Friday, August 15, 2008

Everybody's Got Something to Hide Except Me & My Monk

On some days, it might seem like I have nothing. Depends on how you’re measuring really, because I have all kinds of bolted vaults and secret trunks stored away.

My trust fund is in smiles given and taken and every pair of eyes that look at me first when they enter a room. In books borrowed and lent, in sharing a blessed umbrella in the pouring rain with my left side and his right getting drenched. In phrases like bruising guitar and music that makes you ~feel. It’s in meeting someone and knowing within the hour that you’re going to become friends. It’s in someone saying - you should come, you’ll like it.

Its watching him without him noticing; the way his left hand twists and his elbow sticks out as he writes away furiously. His handwriting that I’ll recognise anywhere. In the inevitably, that you realise in retrospect, of a little crush becoming a friendship, all gained with no personal questions. I probably know every book that’s influenced him but not who he kissed and how many times. I wonder if I got the hard end of the bargain.

It’s when the sea is grey and frightening and I sit in a circle of cigarettes crushed in the sand as my sarong dances in the wind and he shouts to come back under the roof. It’s the times I’ve looked in the mirror and smiled at the person who looks at me secretly, and those times I’ve sat in a changing room and cried, that counts too. It’s the click click click that goes on in my head continuously, and to say it out loud would be to forget it, so I keep writing. The wallpaper of my cerebrum is textured funny with old cds and the black flimsy reels of cassettes, its lined with the doodles at the back of maths registers.

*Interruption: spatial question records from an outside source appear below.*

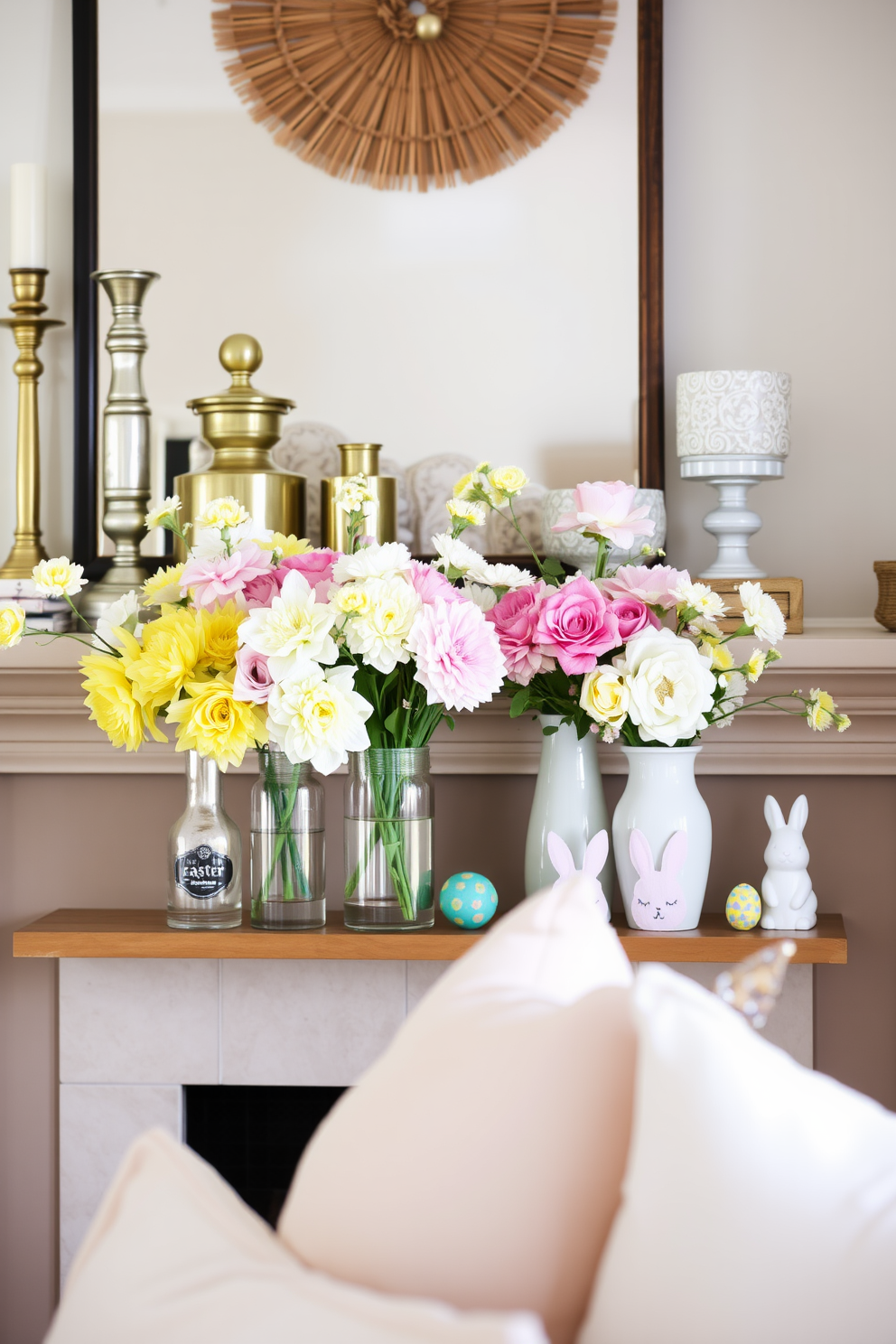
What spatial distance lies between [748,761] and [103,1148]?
949mm

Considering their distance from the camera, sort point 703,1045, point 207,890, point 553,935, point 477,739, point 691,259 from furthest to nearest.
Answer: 1. point 691,259
2. point 477,739
3. point 207,890
4. point 553,935
5. point 703,1045

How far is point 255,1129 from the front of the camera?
162 cm

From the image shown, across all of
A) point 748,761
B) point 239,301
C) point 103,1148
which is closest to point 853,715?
point 748,761

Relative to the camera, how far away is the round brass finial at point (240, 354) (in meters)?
1.58

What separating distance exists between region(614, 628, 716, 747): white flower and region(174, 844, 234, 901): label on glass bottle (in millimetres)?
506

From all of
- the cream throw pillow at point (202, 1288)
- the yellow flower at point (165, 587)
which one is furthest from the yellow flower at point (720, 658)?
the cream throw pillow at point (202, 1288)

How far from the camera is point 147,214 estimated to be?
168 cm

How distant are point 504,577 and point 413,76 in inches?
29.1

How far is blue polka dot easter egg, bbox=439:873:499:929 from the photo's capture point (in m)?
1.41

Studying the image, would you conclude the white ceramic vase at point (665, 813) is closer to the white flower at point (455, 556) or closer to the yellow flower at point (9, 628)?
the white flower at point (455, 556)

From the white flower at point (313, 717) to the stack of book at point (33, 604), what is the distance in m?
0.48

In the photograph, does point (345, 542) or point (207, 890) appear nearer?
point (207, 890)

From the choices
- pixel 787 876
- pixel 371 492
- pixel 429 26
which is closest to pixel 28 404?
pixel 371 492

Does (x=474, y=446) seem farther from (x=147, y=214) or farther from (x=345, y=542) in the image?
(x=147, y=214)
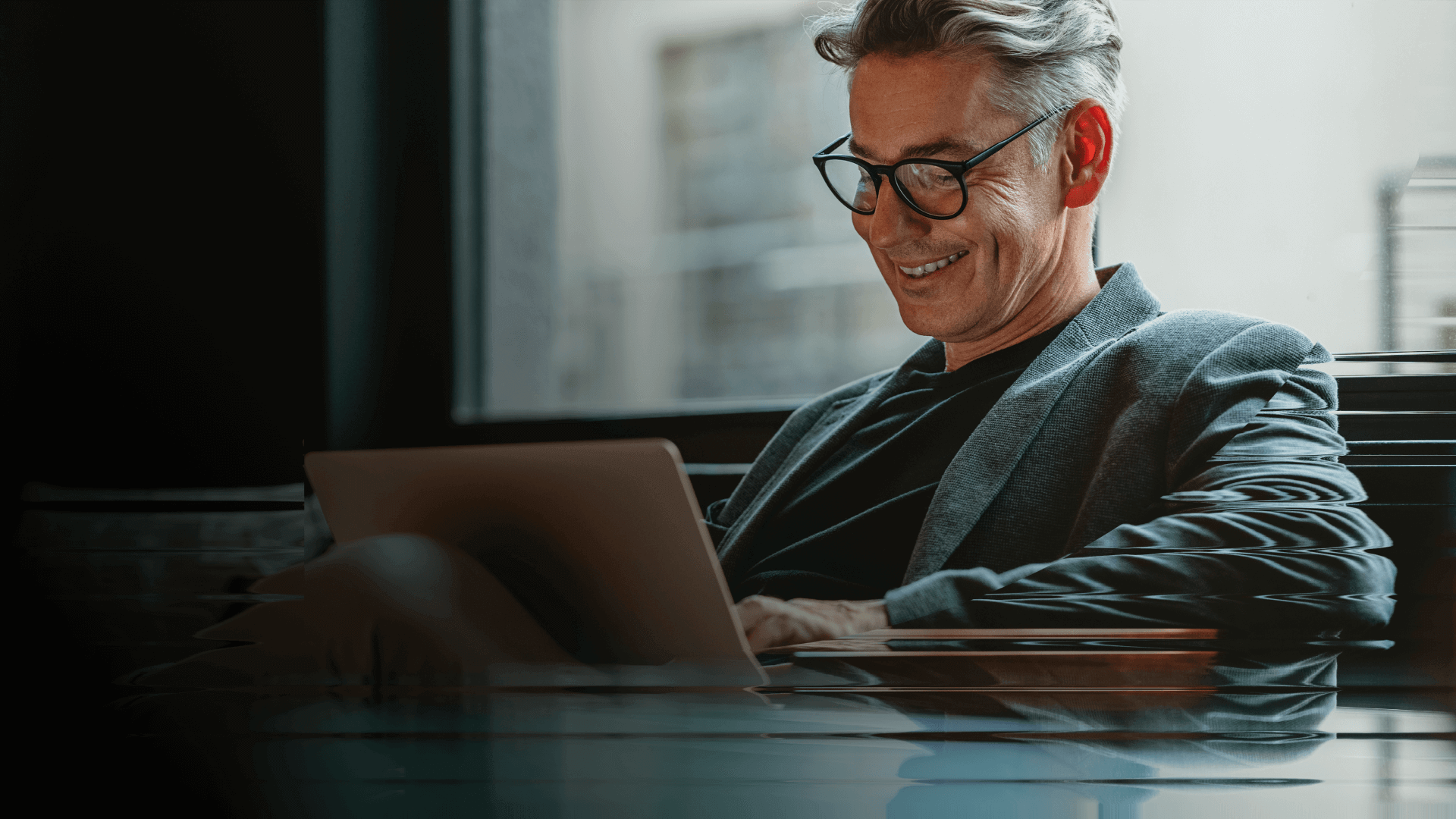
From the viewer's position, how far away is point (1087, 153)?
0.97 metres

I’m not a big expert on love, you’ve realised that, they all have. Love can mean anything, it doesn’t have to do with anybody. Because I think if I was to love someone, or be loved by someone, it would be Agastya Sen. It would mean something to him, it would matter, he’d think about it, and I’d like to be thought about by him. In Madna or wherever. And if I was to be friends with someone, I’d be friends with Ammu because if anyone ever needed someone to talk to, it was her.

So I might not know a lot about real life, but I am an expert when it comes to my life. Right now though, I’m unavailable for comment.

Because you see it might not be much in kilometres but it sure is a lot of millimetres.

3 comments:

a million different people said...

Beautifully written; ended with a smile. :)

El said...

aww shucks thanks, though a bit self indulgent I feel..

Thanatos said...

...and to say it out loud would be to forget it, so I keep writing.

Yes, and well done too - don't stop.